▶ TASK DIRECTIONS
Look through the listing below, find every line with the string "States", and copy it.

▶ SUPPLIED RECORDS
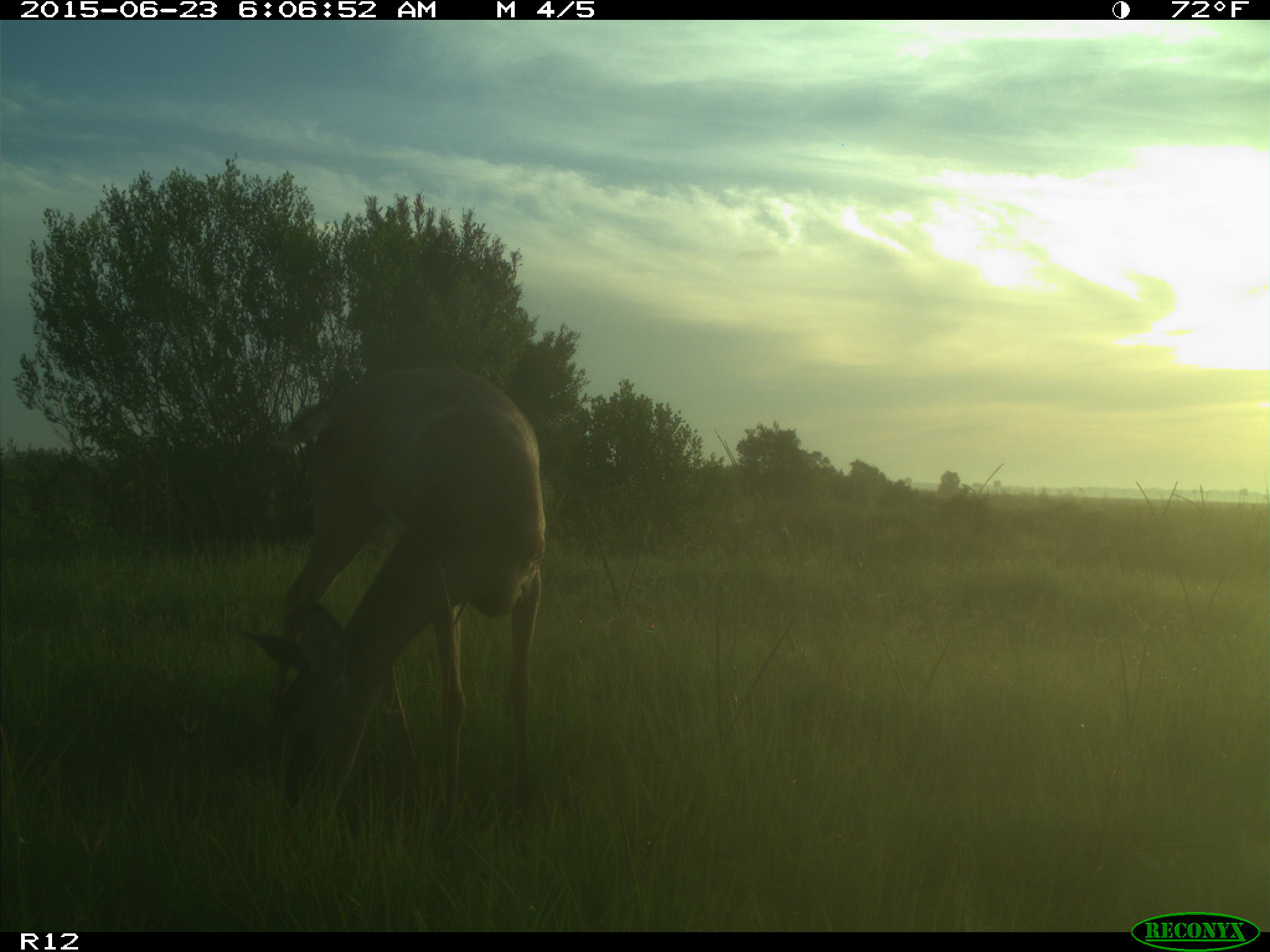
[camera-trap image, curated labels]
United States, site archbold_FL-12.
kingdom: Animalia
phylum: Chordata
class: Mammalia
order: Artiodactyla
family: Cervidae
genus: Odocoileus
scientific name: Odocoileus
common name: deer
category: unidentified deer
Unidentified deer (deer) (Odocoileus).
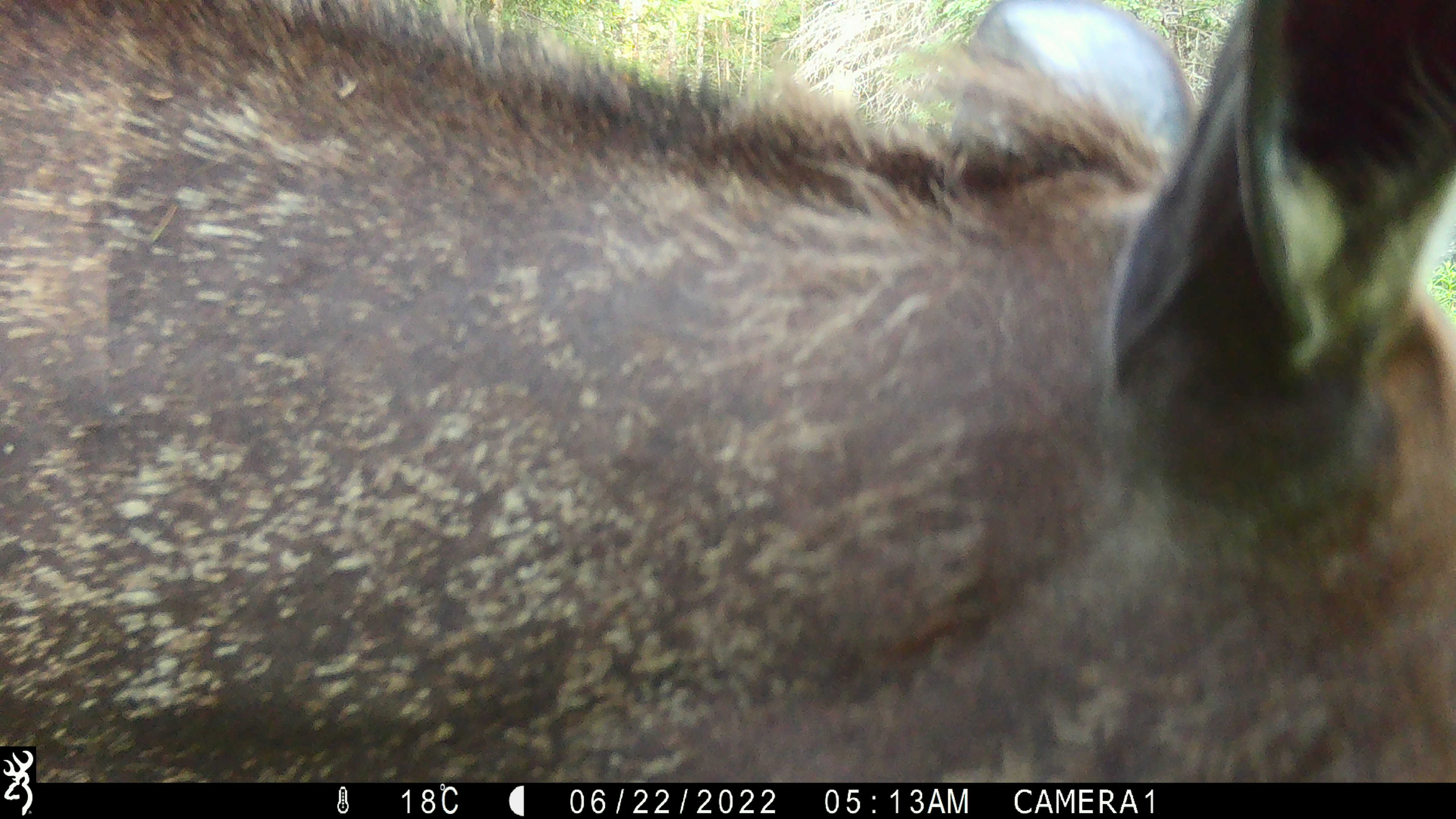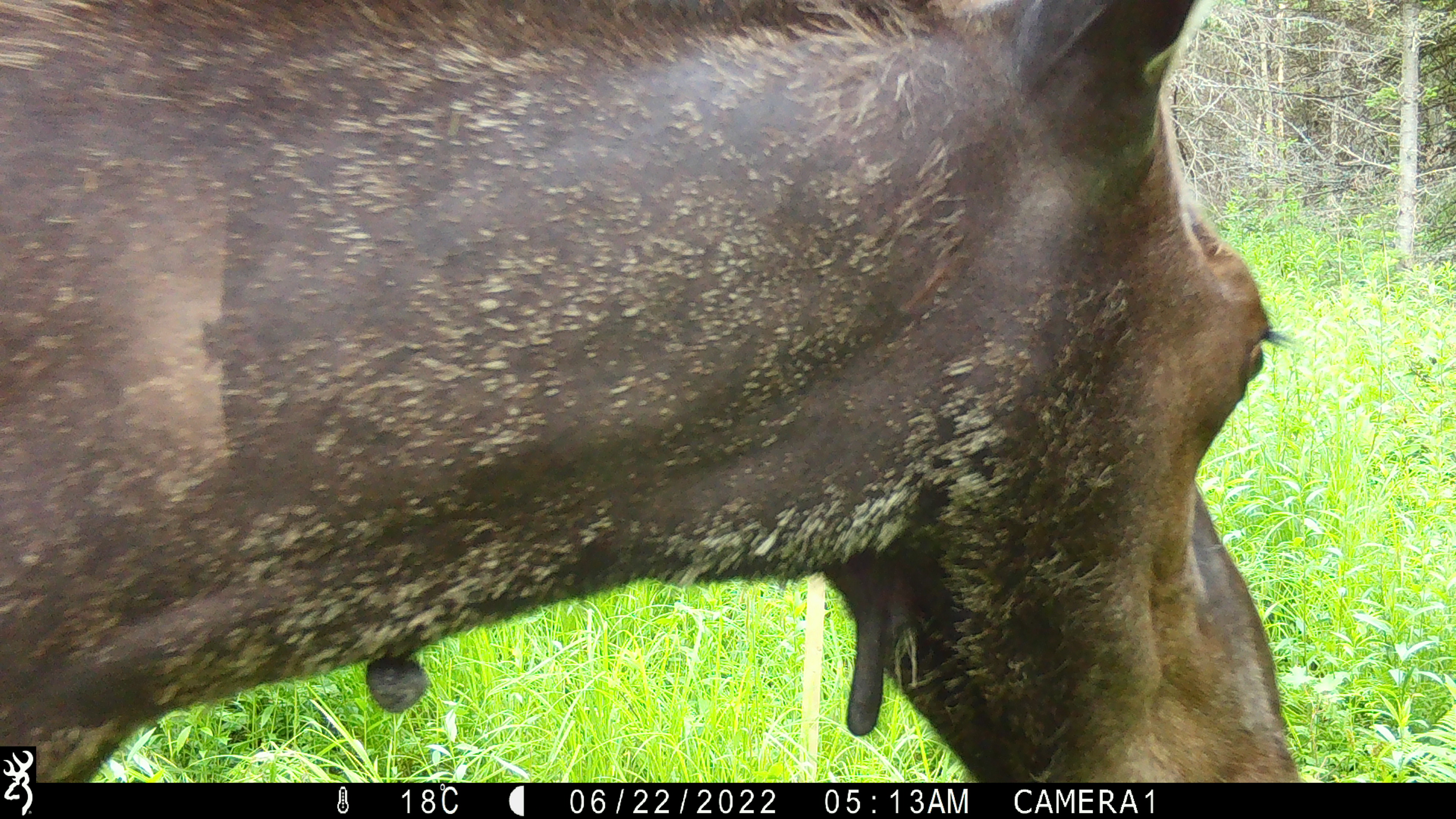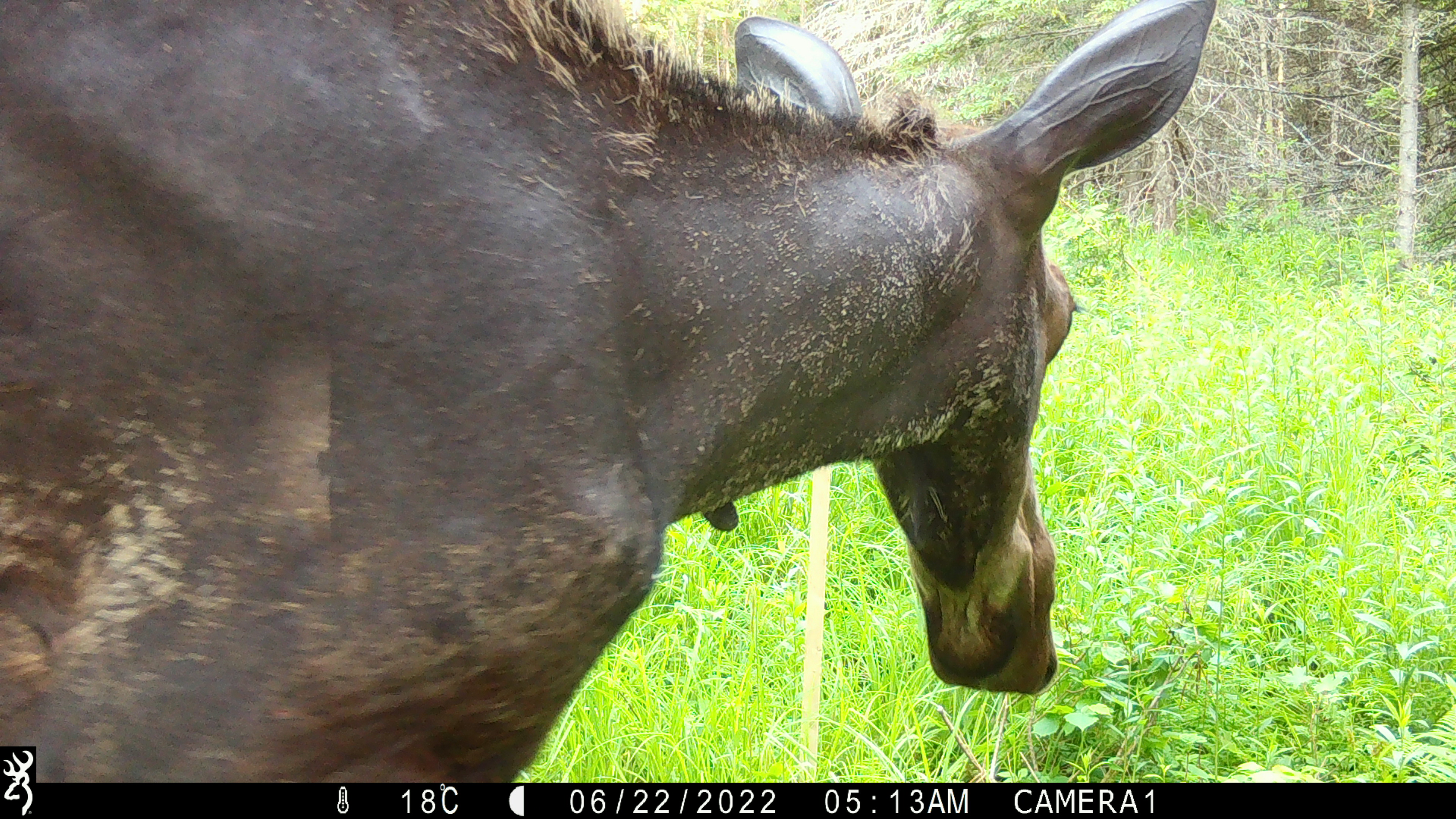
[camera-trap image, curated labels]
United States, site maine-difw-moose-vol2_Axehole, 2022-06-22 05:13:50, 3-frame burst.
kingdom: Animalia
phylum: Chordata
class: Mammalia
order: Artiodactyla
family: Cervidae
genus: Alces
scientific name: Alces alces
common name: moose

==

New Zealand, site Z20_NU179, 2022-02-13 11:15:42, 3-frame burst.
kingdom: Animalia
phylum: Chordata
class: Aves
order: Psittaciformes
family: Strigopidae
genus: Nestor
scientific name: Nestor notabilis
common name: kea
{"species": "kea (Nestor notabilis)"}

▶ ANSWER TO THIS TASK
United States, site archbold_FL-12.
United States, site maine-difw-moose-vol2_Axehole, 2022-06-22 05:13:50, 3-frame burst.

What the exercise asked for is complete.